Published online by Cambridge University Press: 18 December 2024
In The Priory bursar's account for the great medieval cathedral priory of Durham, for the year 1356/7, there is an intriguing payment recorded “in sepultura Thome ffatui & necessarijs Expensis circa corpus eiusdem per manus eiusdem” (“for the burial of Thomas Fool and the necessary expenses for the body of the same”). This odd payment for the funeral and burial of Tom, at the prior's own expense, follows a string of regular payments made to Tom, or for his maintenance, running through the tenures of no less that two of later medieval Durham's most celebrated priors: William de Cowton (1321–1341) and John Fossor (1341–1374). The fact that such prominent monastics felt compelled to keep a household fool amongst their entourage raises a number of questions about the patronage of such “entertainers” (fatui, fol, ioculatori, stulti) by the cloistered religious. Of course, the rationale behind such apparent license was biblically sanctioned, most pointedly in the identification made in St. Paul's letter to the Corinthians, that “nos stulti propter Christum”—“we are all fools to Christ” (1 Cor. 4:10). The relationship of a fool to the monastic house in which he was maintained, however, remains an unexplored area of enquiry and one this chapter seeks to address. Following on from the previous chapter, this requires reconsideration of those designations of the fool as either artificial (and therefore more entertainer) or “natural” (more case for charity), as well as the aptness of such terminology in relation to a figure like Tom. It also requires consideration of some of the major arguments and antecedents underpinning clerical license for Tom-foolery in the medieval cloister. Overall, the evidence demonstrates their increasing popularity amongst the religious in the early Tudor period.
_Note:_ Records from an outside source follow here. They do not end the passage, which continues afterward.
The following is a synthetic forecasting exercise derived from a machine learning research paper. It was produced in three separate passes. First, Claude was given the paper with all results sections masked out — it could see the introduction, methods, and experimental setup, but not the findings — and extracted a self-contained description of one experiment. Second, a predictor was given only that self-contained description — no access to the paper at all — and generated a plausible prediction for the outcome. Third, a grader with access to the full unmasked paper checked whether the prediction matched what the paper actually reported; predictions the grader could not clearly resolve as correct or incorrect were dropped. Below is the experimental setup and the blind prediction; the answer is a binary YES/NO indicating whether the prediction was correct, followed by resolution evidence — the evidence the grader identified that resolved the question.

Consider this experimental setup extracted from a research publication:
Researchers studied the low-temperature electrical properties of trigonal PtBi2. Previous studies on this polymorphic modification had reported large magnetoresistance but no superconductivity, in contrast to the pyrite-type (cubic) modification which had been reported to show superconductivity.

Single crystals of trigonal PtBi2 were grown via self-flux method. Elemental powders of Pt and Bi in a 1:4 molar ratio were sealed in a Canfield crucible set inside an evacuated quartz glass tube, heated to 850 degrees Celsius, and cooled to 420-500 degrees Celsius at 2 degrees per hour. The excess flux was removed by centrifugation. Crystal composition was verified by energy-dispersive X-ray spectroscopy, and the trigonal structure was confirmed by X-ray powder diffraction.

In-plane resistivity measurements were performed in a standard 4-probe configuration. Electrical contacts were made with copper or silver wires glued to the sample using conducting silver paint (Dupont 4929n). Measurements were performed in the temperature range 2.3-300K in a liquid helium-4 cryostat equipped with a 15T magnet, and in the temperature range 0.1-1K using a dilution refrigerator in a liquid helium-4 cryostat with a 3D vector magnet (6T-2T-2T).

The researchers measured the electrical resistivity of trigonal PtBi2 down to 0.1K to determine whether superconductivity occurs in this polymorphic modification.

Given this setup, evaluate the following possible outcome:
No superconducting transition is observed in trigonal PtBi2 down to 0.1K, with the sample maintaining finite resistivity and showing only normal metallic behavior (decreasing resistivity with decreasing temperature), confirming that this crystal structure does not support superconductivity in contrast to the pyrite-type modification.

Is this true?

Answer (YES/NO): NO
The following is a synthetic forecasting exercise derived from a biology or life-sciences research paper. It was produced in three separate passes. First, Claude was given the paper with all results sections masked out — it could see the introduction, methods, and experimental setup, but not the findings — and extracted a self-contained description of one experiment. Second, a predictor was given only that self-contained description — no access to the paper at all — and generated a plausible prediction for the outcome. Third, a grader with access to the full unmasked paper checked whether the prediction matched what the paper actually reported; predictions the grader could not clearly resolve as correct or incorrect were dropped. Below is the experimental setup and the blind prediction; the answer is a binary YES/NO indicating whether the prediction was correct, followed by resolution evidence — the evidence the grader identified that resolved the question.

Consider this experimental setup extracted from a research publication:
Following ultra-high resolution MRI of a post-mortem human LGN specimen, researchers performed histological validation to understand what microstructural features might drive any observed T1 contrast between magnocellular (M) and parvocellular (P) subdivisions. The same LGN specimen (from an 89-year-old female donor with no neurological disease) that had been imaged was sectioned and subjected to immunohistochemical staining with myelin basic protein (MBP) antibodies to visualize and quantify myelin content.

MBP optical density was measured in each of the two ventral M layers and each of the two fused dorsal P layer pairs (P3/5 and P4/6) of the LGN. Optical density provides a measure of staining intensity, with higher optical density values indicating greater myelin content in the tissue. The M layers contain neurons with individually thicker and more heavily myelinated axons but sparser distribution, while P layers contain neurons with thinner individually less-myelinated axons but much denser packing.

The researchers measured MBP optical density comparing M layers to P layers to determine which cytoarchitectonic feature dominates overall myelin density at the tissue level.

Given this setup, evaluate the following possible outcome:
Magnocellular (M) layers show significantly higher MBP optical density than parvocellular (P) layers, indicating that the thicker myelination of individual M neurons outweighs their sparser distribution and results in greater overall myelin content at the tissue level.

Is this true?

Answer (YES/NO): NO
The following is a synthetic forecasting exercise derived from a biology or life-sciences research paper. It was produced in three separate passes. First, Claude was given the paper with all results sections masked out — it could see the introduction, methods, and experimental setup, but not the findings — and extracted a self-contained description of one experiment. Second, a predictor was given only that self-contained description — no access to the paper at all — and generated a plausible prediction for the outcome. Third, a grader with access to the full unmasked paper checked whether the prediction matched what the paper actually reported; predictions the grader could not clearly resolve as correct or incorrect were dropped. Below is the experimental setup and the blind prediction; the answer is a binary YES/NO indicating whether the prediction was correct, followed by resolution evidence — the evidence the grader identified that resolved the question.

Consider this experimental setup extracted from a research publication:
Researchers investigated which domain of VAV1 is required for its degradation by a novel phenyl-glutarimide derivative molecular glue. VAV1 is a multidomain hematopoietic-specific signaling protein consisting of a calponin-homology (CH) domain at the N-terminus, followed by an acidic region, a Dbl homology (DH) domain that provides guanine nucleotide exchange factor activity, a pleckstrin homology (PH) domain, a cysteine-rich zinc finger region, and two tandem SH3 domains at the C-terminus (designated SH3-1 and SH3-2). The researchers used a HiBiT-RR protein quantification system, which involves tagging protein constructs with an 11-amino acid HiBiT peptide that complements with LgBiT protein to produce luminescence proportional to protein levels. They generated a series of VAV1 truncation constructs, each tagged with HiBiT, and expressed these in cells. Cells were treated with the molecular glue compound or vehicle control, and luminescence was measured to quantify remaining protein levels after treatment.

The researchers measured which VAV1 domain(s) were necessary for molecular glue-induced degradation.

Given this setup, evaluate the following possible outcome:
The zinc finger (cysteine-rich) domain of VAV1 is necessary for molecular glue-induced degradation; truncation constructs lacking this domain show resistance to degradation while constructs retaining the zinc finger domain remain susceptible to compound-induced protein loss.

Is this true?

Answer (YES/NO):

Following the previous discussion of potentially intellectually disabled performers in “secular” settings, this chapter discusses the appearance of household or “kept” fools in Britain's late-medieval monastic houses. Analyzing the evidence for mid-fourteenthcentury Durham Priory's Thomas Fatuus, it uses Tom to towards a wider consideration of the monastic or church-supported fool in the run-up to the Reformation. The presence of such figures in REED is slight, but nonetheless intriguing. Careful contextualization of the monastic fool has the potential to speak to the local church's support of the ostensibly intellectually differentiated. It can also help deepen understanding of the corresponding relationship between medieval charity and socially constructed behaviour.